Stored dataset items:
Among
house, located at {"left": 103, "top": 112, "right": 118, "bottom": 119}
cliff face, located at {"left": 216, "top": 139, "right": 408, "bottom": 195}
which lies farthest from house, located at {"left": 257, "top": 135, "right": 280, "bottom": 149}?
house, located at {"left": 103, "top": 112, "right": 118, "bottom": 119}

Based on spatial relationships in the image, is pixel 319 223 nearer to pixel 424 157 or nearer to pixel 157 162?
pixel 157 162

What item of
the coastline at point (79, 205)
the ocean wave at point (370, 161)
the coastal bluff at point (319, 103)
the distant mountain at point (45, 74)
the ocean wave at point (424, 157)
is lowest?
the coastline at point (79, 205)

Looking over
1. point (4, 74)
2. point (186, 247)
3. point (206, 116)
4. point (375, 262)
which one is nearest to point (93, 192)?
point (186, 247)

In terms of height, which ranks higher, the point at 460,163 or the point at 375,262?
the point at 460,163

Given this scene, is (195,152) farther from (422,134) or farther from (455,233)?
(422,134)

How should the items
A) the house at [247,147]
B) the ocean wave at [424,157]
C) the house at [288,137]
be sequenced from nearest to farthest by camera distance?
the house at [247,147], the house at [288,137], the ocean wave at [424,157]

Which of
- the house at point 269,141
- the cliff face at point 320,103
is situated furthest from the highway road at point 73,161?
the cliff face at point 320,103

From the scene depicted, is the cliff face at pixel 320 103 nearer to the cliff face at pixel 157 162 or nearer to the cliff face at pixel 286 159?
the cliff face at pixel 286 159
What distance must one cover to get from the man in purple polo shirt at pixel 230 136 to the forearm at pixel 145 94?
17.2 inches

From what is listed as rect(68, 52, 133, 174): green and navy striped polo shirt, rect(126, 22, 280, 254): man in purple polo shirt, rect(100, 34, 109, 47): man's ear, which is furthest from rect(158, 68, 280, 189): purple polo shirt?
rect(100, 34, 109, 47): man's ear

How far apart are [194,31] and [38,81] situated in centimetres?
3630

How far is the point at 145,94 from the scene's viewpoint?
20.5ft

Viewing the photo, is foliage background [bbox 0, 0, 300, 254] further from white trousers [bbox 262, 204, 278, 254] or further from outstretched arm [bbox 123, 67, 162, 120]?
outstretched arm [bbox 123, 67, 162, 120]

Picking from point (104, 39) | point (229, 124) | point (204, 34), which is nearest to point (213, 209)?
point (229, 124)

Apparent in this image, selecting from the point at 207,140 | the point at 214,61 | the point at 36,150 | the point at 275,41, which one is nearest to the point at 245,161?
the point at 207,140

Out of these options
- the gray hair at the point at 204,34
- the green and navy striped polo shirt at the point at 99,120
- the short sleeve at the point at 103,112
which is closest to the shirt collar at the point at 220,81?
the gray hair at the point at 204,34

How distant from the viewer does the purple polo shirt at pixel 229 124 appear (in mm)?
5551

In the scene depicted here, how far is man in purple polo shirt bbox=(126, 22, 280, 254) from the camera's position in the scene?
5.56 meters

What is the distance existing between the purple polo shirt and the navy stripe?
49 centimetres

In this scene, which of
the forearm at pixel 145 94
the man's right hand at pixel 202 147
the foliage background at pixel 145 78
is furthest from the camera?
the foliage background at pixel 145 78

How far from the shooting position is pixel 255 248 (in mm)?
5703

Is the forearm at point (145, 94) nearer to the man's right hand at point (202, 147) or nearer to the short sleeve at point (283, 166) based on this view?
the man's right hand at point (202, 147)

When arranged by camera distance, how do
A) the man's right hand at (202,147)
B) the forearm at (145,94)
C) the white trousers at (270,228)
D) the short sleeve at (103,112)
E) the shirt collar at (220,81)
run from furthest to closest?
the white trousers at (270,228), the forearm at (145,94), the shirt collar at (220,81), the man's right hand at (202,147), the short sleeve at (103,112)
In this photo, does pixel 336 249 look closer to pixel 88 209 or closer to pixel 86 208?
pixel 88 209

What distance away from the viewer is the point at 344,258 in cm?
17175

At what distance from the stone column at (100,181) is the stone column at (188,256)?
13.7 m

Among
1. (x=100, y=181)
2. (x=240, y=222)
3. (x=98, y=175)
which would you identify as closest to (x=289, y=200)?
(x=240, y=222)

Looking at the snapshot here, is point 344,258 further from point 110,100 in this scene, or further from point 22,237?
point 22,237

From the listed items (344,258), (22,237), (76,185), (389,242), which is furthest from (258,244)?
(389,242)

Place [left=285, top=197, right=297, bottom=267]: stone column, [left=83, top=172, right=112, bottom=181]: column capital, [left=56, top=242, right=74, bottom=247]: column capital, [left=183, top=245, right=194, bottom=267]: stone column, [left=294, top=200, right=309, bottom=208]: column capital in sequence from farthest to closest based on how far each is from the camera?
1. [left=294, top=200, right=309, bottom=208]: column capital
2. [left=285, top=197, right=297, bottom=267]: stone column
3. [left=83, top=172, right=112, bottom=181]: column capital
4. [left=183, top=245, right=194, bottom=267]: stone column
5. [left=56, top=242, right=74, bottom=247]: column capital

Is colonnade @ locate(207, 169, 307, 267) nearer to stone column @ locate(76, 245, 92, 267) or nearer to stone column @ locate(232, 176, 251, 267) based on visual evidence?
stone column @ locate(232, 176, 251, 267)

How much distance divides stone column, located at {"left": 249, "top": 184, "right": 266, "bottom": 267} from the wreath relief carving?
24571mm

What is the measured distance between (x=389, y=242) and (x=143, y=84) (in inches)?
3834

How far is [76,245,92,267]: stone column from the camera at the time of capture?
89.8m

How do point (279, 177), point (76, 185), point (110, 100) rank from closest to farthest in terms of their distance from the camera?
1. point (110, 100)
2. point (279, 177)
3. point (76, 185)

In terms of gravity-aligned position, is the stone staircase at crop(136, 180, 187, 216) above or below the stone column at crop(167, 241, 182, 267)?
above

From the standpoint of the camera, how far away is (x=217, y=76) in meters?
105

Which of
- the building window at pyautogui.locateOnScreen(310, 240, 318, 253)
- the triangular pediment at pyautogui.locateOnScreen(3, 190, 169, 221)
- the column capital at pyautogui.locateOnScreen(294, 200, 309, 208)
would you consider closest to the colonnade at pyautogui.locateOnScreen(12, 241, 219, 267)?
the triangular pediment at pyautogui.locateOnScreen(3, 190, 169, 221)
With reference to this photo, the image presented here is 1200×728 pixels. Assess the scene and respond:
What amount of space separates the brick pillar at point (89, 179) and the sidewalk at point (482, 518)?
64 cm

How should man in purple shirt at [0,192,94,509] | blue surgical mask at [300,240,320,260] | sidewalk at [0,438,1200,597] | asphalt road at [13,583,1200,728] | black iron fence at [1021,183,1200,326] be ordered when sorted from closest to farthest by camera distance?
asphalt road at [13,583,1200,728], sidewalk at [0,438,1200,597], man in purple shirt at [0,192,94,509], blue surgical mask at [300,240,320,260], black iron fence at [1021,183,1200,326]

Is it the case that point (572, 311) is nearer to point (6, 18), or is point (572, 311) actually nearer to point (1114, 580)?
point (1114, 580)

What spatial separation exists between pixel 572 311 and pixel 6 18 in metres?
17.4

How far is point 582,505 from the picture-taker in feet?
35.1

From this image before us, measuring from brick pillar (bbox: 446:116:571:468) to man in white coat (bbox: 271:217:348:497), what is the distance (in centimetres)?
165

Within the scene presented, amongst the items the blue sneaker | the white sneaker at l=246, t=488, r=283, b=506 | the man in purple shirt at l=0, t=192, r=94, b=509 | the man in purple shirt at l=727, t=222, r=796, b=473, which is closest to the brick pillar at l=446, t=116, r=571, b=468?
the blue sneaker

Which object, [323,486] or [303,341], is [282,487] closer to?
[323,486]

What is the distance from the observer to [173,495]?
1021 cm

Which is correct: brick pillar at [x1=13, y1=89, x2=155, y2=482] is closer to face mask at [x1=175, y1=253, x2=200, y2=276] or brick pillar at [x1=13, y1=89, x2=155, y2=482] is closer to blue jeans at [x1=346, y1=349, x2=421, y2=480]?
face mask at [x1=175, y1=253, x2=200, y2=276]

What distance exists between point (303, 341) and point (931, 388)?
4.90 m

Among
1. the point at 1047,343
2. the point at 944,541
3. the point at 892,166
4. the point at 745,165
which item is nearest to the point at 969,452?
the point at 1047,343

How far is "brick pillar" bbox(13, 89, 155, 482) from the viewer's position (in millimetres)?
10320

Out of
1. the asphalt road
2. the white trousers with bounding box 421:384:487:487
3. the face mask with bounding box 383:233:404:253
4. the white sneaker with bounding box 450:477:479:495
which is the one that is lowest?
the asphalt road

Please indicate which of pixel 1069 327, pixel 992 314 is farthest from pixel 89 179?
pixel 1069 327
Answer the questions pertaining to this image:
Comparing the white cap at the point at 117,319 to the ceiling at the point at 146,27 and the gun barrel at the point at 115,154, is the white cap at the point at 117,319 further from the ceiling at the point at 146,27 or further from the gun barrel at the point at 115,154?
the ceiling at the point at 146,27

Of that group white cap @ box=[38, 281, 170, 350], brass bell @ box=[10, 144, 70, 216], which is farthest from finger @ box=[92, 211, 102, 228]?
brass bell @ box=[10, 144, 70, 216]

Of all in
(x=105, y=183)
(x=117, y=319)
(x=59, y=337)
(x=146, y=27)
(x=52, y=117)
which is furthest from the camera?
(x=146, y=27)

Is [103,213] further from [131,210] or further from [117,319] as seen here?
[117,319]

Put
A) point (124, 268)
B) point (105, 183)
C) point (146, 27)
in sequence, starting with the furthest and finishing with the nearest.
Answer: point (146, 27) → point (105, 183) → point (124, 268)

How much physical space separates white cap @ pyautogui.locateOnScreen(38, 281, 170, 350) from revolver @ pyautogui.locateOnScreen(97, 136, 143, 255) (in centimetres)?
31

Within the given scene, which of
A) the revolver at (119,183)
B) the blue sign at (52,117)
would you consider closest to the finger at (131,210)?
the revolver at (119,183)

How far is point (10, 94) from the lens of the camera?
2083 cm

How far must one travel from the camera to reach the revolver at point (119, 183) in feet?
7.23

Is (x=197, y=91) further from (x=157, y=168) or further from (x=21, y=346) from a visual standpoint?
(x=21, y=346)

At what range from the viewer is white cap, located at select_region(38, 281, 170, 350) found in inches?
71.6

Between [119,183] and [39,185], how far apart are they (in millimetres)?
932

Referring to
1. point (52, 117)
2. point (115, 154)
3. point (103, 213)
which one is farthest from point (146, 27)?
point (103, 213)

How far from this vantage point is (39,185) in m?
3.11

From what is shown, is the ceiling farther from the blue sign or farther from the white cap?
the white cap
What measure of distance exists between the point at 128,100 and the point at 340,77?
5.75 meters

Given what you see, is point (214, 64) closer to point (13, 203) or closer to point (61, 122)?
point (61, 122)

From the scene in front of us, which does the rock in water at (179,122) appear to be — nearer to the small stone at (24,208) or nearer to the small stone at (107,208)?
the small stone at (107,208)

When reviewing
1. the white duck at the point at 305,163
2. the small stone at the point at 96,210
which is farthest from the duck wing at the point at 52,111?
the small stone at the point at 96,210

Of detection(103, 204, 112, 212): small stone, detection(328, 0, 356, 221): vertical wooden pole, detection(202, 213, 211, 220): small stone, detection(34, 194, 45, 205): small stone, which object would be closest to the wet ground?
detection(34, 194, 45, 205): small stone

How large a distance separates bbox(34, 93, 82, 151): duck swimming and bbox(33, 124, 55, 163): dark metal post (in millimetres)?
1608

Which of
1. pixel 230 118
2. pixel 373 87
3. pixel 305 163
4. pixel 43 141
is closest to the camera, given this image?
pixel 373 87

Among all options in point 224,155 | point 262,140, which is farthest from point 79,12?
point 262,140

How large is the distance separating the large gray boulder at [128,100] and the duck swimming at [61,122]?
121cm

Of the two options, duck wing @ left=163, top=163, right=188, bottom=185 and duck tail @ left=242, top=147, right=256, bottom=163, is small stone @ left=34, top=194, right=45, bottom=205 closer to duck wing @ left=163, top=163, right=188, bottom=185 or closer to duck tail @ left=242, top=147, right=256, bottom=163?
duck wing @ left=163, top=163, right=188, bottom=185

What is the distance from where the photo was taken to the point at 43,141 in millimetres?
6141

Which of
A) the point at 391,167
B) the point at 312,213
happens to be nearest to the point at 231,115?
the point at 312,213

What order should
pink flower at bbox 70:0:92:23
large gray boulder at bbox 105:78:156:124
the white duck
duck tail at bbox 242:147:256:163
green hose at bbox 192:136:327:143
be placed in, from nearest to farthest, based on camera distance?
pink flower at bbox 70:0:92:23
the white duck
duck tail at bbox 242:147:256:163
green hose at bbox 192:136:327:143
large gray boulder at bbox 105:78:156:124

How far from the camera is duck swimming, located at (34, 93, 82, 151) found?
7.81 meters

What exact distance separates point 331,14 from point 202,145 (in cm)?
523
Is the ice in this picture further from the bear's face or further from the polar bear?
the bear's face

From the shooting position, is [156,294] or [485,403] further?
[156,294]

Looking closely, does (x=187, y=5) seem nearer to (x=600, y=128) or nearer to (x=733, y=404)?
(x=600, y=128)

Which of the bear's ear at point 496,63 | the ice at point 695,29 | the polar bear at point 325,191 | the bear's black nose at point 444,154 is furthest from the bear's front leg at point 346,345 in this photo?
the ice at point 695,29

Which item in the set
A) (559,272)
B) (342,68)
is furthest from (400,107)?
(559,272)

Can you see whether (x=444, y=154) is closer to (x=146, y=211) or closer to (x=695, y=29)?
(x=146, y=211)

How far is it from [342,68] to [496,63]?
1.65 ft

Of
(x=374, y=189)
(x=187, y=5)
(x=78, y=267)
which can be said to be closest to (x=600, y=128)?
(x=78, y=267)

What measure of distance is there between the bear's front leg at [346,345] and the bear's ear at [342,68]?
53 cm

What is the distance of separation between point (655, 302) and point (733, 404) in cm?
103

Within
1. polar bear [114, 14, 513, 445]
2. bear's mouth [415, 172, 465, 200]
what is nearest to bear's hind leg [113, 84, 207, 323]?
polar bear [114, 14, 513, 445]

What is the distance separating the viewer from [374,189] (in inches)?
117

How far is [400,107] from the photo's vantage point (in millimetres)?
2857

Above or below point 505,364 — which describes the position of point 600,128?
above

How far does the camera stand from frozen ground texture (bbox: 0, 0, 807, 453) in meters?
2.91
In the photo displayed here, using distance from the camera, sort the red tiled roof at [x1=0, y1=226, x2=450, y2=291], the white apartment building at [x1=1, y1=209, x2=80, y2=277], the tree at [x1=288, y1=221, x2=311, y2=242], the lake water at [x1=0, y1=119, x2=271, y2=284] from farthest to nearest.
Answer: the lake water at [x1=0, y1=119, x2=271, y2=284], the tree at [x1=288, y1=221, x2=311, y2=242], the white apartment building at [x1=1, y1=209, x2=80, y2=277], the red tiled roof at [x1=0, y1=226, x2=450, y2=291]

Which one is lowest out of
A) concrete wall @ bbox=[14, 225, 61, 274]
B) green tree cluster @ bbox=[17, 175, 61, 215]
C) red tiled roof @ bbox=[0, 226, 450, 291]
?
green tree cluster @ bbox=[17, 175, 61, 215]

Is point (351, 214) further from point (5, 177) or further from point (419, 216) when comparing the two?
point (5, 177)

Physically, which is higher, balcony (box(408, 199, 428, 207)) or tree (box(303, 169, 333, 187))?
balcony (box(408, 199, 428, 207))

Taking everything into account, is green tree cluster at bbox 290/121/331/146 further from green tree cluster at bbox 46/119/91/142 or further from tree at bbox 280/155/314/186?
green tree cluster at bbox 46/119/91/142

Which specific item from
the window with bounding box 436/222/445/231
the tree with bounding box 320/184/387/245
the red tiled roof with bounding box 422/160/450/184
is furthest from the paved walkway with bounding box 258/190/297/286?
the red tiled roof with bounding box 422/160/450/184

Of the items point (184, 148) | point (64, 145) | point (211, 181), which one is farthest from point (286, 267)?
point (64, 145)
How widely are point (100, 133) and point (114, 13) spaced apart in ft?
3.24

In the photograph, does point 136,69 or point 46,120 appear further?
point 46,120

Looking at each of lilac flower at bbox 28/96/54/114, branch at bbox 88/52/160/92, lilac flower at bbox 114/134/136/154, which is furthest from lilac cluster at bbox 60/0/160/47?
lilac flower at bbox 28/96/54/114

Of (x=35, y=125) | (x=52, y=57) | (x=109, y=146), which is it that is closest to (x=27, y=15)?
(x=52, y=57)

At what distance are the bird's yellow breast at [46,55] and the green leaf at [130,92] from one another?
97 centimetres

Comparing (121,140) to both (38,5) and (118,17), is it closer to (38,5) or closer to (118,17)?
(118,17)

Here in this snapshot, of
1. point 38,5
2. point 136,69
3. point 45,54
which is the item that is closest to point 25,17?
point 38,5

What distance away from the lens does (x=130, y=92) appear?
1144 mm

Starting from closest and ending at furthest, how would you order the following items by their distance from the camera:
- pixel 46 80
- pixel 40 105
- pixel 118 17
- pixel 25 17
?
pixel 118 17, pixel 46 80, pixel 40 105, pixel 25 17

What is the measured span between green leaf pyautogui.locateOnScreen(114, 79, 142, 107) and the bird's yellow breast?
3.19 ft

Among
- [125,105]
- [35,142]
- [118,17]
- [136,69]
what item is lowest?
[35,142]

#### [Objective]
Return the data word for word, from its first line up to and including the line with "17.2 inches".

#### [Exercise solution]
Among
house, located at {"left": 103, "top": 112, "right": 118, "bottom": 119}
cliff face, located at {"left": 216, "top": 139, "right": 408, "bottom": 195}
which lies farthest from house, located at {"left": 257, "top": 135, "right": 280, "bottom": 149}?
house, located at {"left": 103, "top": 112, "right": 118, "bottom": 119}

Based on spatial relationships in the image, is pixel 319 223 nearer to pixel 424 157 or nearer to pixel 157 162?
pixel 157 162

What item of
the coastline at point (79, 205)
the ocean wave at point (370, 161)
the coastal bluff at point (319, 103)
the distant mountain at point (45, 74)
the ocean wave at point (424, 157)
is lowest?
the coastline at point (79, 205)

Looking over
1. point (4, 74)
2. point (186, 247)
3. point (206, 116)
4. point (375, 262)
which one is nearest to point (93, 192)?
point (186, 247)

In terms of height, which ranks higher, the point at 460,163 or the point at 375,262?
the point at 460,163

Given this scene, is (195,152) farther from (422,134) or farther from (455,233)?
(422,134)

How should the items
A) the house at [247,147]
B) the ocean wave at [424,157]
C) the house at [288,137]
be sequenced from nearest to farthest by camera distance?
the house at [247,147], the house at [288,137], the ocean wave at [424,157]

Which of
- the house at point 269,141
- the cliff face at point 320,103
is situated furthest from the highway road at point 73,161?
the cliff face at point 320,103

From the scene depicted, is the cliff face at pixel 320 103 nearer to the cliff face at pixel 157 162 or nearer to the cliff face at pixel 286 159?
the cliff face at pixel 286 159
What distance must one cover to get from the man in purple polo shirt at pixel 230 136 to the forearm at pixel 145 94?
17.2 inches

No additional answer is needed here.